Gleichzeitig anerkennt sie, dass sich das Land innerhalb von wenigen Jahren städtebaulich rasant weiter entwickelt hat. «Nach fast fünf Jahren Corona-Pause müssen wir China auch ein Stück weit neu kennenlernen», so Landolt. Die 30-Millionen-Stadt Chongqing, die bis vor wenigen Jahren noch als Moloch galt, habe sich beispielsweise zu einem attraktiven Städtereiseziel gemausert. «Durch diese Entwicklung und den Einfluss von Tiktok und Instagram ist China auch für die jüngere Zielgruppe eine sehr reizvolle Destination geworden», sagt sie.
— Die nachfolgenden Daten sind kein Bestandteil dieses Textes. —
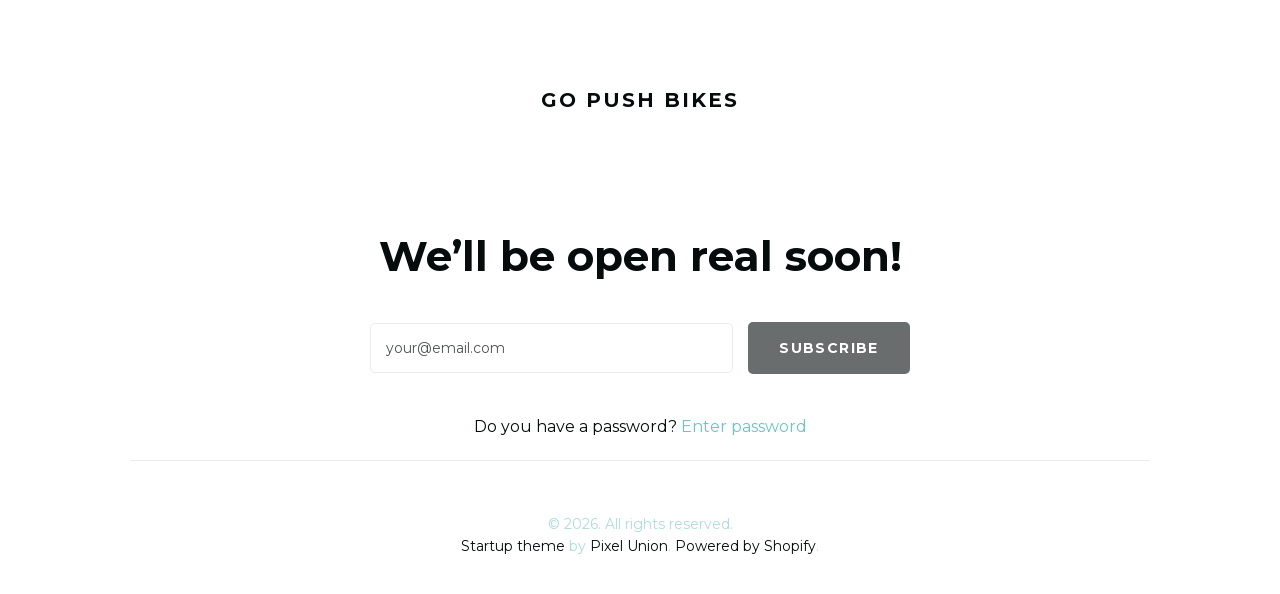

--- FILE ---
content_type: text/javascript
request_url: https://gopushbikes.com/cdn/shop/t/2/assets/password.js?v=178445279784808974811507925145
body_size: -191
content:
var extend=function(child,parent){for(var key in parent)hasProp.call(parent,key)&&(child[key]=parent[key]);function ctor(){this.constructor=child}return ctor.prototype=parent.prototype,child.prototype=new ctor,child.__super__=parent.prototype,child},hasProp={}.hasOwnProperty;window.PasswordView=function(superClass){extend(PasswordView2,superClass);function PasswordView2(){return PasswordView2.__super__.constructor.apply(this,arguments)}return PasswordView2.prototype.events={"click [data-password-trigger]":"togglePasswordForm"},PasswordView2.prototype.initialize=function(){if(this.$newsletterForm=this.$(".newsletter-section"),this.$newsletterToggle=this.$("[data-newsletter-toggle]"),this.$passwordForm=this.$("[data-password-form]"),this.$passwordToggle=this.$("[data-password-toggle]"),this.hasErrors=this.$passwordForm.find(".has-errors").length,this.hasErrors)return this.togglePasswordForm(!1,!0)},PasswordView2.prototype.togglePasswordForm=function(event,hideNewsletter){return event==null&&(event=!1),hideNewsletter==null&&(hideNewsletter=!1),event&&event.preventDefault(),this.$passwordForm.hasClass("visible")?(this.$newsletterForm.addClass("visible").removeClass("hidden"),this.$newsletterToggle.addClass("visible").removeClass("hidden"),this.$passwordForm.addClass("hidden").removeClass("visible"),this.$passwordToggle.addClass("hidden").removeClass("visible")):(this.$passwordForm.addClass("visible").removeClass("hidden"),this.$passwordToggle.addClass("visible").removeClass("hidden"),this.$newsletterForm.addClass("hidden").removeClass("visible"),this.$newsletterToggle.addClass("hidden").removeClass("visible"))},PasswordView2}(Backbone.View),$(function(){return window.theme=new PasswordView({el:$(document.body)}).render()});
//# sourceMappingURL=/cdn/shop/t/2/assets/password.js.map?v=178445279784808974811507925145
Die Einschätzungen zeigen: Das touristische Potenzial Chinas ist gross – und über die vergangenen Jahre sogar noch gewachsen. Die Lockerung der Einreisebestimmungen dürfte helfen, mehr Schweizerinnen und Schweizer für eine China-Reise zu begeistern. Ob daraus gleich ein Boom wird, muss sich weisen.